Dear all
I am new to LVS and I have a problem in setting up two LVSes for failover
issue.
The problem is related to the ARP caching of the primary LVS' MAC address in
the real servers and the router connected to the Internet. The problem leads
all the
Internet connections stalled until all ARP caching in Web Servers and router
to be
expired. Can anyone help to solve the problem by making some changes in the
Linux LVS ? ( It is because I am not able to change the router ARP cache
time.
The router is not owned by the Web hosting company not by me.)
My situation is:
I have setup two RedHat Linux 6.1, without any kernel patch, for LVSes. One
is the
primary LVS and the other is the backup LVS. Behind the two Linux, there are
two
NT IIS4 Web Servers.
In each LVS, there are two network card installed. The eth0 is connected to
a router which is connected to the Internet. The eth1 is connected to a
private network
which is the same segment as the two NT IIS4.

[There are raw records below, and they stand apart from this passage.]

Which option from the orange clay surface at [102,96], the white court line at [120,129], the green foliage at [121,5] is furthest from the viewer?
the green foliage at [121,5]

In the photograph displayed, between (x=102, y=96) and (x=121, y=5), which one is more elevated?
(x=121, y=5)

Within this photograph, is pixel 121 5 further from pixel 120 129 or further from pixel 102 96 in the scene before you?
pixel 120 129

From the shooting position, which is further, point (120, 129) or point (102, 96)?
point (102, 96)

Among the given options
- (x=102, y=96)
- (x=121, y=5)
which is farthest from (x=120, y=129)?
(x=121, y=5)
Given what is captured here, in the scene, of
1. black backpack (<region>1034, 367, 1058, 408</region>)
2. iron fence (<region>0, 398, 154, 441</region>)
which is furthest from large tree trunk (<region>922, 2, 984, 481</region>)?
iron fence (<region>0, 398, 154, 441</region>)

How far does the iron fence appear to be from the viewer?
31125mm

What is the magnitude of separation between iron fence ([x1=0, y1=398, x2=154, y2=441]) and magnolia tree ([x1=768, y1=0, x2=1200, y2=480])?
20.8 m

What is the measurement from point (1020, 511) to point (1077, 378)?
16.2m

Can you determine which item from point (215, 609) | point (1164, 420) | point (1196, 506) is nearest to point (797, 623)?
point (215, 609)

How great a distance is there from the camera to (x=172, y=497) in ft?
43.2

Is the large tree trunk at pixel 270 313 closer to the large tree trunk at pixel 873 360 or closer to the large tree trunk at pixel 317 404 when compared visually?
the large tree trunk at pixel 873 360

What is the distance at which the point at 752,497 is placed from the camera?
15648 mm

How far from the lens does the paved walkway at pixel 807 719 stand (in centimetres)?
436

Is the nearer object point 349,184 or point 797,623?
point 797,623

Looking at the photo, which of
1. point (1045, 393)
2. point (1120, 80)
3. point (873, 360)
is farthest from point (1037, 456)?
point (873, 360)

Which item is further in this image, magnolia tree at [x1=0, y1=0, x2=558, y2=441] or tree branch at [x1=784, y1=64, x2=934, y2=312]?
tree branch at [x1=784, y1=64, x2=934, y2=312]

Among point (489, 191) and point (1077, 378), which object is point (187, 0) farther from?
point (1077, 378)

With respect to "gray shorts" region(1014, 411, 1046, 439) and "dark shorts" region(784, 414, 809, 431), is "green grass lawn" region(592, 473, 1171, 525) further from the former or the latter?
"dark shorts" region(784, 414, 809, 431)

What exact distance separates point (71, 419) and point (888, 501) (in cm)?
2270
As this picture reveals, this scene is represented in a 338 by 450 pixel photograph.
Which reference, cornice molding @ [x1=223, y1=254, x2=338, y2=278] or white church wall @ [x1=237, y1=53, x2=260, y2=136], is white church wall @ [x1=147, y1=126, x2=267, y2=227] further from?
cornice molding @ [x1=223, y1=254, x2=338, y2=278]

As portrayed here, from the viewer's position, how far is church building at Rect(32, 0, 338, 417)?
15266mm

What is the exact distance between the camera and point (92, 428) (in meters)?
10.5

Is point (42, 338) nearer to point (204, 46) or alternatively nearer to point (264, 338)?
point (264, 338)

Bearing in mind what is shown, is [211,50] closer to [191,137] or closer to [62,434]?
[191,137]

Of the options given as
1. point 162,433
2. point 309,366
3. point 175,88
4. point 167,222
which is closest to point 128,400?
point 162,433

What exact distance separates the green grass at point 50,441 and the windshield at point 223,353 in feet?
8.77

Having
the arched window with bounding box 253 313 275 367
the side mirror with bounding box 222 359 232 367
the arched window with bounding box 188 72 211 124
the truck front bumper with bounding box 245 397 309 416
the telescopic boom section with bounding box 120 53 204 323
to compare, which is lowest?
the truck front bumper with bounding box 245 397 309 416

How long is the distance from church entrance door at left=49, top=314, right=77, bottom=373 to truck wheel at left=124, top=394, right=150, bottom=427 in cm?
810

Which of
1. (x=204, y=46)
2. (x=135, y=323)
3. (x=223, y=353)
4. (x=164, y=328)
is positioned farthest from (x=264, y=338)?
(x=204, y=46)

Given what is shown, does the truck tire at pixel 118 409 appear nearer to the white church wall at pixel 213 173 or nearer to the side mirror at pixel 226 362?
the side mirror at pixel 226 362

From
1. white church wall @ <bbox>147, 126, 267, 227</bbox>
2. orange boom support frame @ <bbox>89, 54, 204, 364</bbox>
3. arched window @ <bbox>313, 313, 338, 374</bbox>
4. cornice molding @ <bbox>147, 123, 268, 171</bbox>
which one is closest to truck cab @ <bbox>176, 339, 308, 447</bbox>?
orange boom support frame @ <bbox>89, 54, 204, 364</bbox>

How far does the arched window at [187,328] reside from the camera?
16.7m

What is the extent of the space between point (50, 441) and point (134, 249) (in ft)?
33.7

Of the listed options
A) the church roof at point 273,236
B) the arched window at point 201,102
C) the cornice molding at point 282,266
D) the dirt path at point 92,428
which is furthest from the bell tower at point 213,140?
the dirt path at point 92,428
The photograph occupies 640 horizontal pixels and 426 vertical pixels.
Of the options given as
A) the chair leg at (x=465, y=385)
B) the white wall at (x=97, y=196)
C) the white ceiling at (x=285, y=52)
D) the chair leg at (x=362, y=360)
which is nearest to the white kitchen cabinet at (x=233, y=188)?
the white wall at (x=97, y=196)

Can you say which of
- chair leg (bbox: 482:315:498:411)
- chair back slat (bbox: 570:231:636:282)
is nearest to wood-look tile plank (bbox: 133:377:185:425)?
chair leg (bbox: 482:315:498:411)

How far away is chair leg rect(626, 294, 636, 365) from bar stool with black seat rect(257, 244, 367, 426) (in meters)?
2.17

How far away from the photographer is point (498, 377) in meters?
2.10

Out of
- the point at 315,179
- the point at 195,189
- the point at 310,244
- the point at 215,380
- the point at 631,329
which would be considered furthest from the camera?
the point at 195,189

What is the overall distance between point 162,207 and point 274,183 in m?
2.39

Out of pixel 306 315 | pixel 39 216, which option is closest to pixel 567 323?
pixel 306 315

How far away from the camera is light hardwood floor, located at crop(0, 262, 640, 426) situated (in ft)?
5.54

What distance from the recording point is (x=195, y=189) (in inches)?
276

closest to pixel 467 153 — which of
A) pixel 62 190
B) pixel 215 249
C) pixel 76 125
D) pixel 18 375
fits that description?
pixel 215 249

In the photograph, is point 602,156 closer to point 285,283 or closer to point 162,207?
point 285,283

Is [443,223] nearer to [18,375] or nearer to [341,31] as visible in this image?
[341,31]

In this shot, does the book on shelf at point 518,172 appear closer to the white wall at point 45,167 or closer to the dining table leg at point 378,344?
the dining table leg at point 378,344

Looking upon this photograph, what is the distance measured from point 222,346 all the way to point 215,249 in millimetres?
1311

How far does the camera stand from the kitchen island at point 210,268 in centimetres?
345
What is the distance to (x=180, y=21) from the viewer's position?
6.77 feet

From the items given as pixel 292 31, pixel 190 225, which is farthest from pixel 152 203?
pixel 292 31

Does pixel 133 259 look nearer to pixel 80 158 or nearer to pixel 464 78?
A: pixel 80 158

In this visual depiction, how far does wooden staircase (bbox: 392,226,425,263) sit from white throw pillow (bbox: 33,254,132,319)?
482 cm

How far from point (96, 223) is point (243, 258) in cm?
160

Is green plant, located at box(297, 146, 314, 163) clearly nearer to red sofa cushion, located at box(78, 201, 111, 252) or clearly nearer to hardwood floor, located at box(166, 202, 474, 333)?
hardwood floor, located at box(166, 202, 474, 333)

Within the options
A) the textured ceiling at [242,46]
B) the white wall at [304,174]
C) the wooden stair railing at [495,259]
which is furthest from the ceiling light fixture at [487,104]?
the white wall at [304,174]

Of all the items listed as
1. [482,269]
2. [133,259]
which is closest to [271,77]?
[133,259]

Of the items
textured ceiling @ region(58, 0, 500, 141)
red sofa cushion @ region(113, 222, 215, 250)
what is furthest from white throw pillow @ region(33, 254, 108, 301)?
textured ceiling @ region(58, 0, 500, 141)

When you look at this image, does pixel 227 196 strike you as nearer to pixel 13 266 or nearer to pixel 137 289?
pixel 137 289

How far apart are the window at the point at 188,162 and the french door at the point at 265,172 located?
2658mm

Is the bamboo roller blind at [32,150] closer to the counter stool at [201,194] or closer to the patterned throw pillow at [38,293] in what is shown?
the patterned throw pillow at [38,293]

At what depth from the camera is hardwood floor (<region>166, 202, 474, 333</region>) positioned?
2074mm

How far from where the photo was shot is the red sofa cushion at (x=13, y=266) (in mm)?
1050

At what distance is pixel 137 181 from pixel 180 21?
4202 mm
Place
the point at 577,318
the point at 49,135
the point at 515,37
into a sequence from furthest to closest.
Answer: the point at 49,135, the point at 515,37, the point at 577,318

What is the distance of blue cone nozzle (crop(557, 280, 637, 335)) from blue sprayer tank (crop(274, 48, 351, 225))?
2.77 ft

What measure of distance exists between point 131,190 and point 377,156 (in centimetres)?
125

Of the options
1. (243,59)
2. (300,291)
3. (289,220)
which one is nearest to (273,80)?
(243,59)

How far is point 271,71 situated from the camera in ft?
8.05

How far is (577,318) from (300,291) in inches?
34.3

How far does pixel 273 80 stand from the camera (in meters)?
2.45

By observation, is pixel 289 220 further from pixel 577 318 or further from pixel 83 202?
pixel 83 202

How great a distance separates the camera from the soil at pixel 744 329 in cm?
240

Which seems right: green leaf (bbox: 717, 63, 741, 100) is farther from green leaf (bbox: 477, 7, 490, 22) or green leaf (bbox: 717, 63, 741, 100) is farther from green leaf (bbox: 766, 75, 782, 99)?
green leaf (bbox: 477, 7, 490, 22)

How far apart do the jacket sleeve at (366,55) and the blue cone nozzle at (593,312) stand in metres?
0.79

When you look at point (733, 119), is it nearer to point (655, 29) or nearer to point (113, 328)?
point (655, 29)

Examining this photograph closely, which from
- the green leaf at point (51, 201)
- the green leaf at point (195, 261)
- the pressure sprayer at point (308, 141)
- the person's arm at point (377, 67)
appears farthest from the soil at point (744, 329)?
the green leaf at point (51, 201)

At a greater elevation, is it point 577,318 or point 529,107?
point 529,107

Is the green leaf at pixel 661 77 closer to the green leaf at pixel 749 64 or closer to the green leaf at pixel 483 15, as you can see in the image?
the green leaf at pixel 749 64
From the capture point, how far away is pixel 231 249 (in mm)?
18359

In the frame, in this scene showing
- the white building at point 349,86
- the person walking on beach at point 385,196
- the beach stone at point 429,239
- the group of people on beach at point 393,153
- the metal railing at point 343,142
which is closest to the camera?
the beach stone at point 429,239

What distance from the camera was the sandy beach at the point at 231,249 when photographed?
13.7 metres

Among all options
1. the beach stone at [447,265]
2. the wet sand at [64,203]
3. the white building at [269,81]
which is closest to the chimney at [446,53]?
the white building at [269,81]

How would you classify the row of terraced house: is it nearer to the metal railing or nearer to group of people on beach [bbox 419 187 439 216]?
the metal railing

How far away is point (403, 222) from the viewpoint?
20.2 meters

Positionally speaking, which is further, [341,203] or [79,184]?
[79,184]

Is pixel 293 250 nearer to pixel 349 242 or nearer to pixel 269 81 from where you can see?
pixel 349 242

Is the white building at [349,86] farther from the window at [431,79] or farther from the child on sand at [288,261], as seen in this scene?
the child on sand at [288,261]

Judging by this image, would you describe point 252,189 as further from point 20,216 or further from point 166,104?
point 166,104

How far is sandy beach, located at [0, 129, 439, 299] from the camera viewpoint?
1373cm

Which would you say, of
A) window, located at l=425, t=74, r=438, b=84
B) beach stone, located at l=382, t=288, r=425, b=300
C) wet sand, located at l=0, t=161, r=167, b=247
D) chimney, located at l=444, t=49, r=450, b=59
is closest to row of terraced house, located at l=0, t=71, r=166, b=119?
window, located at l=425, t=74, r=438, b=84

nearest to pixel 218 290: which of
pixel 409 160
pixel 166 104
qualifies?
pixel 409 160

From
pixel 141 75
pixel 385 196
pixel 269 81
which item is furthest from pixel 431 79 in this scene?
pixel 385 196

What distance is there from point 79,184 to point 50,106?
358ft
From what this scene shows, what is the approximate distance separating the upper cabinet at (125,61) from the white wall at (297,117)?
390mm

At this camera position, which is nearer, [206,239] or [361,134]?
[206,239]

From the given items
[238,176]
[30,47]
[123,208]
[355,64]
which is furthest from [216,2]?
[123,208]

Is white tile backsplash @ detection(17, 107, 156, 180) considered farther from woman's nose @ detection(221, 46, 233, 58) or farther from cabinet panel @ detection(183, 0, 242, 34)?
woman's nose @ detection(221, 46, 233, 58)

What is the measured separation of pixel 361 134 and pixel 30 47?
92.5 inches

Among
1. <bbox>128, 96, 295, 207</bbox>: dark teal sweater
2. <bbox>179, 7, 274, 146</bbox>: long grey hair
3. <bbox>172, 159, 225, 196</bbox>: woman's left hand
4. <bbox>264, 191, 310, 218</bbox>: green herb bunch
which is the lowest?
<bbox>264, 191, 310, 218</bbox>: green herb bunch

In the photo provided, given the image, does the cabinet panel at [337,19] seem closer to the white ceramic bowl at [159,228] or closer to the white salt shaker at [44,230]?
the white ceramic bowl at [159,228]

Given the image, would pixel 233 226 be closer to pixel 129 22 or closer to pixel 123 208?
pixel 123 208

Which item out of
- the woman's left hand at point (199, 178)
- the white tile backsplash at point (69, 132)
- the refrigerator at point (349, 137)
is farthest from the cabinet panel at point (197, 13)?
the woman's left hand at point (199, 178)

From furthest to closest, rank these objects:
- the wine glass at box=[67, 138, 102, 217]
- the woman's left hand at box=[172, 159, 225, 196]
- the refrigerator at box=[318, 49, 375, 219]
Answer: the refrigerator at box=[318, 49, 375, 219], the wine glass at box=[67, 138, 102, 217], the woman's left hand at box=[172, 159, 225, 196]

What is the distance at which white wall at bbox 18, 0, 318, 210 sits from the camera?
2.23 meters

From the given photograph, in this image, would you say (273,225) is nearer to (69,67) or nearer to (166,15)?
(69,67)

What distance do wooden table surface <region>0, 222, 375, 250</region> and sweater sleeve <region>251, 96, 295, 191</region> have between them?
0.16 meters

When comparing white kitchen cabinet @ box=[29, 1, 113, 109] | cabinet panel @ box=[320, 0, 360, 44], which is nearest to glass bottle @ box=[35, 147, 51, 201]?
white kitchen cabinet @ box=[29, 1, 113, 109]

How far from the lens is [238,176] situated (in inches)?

The eth0 of the primary LVS is assigned an IP address 202.53.128.56
The eth0 of the backup LVS is assigned an IP address 202.53.128.57
The eth1 of the primary LVS is assigned an IP address 192.128.1.9
The eth1 of the primary LVS is assigned an IP address 192.128.1.10
In addition, both primary and backup LVS have enabled the IPV4 FORWARD and
IPV4 DEFRAG. In the file /etc/rc.d/rc.local the following command was also
added:
ipchains -A -j MASQ 192.168.1.0/24 -d 0.0.0.0/0
I use the piranha to configure the LVS so that the two LVS have a common
IP address 202.53.128.58 in the eth0 as eth0:1. And have a IP address
192.128.1.1
in the eth1 as eth1:1
The pulse daemon is also automatically be run when the two LVSes were
booted.
In my configuration, the Internet clients can still access to our Web server
with one of
the NT was disconnected from the LVS. The backup LVS --CAN AUTOMATICALLY--
take up the role of the primary LVS when the primary LVS is shutted down or
disconnected
from the backup LVS. However, I found that all the NT Web Servers cannot
reach the backup
LVS through the common IP address 192.128.1.1, and all the Internet clients
stalled to
connect to our web servers.
Later, I found that the problem may due to the ARP caching in the Web
Servers and router.
I tried to limit the ARP cache time to 5 seconds in the NT servers and half
of the problem has solved
, i.e. the NT Web servers can reach the backup LVS through the common IP
address 192.128.1.1
when the primary LVS was down. However, it is still cannot be connected
through the Internet clients
when the LVS failover occur.
Regards
Antony
|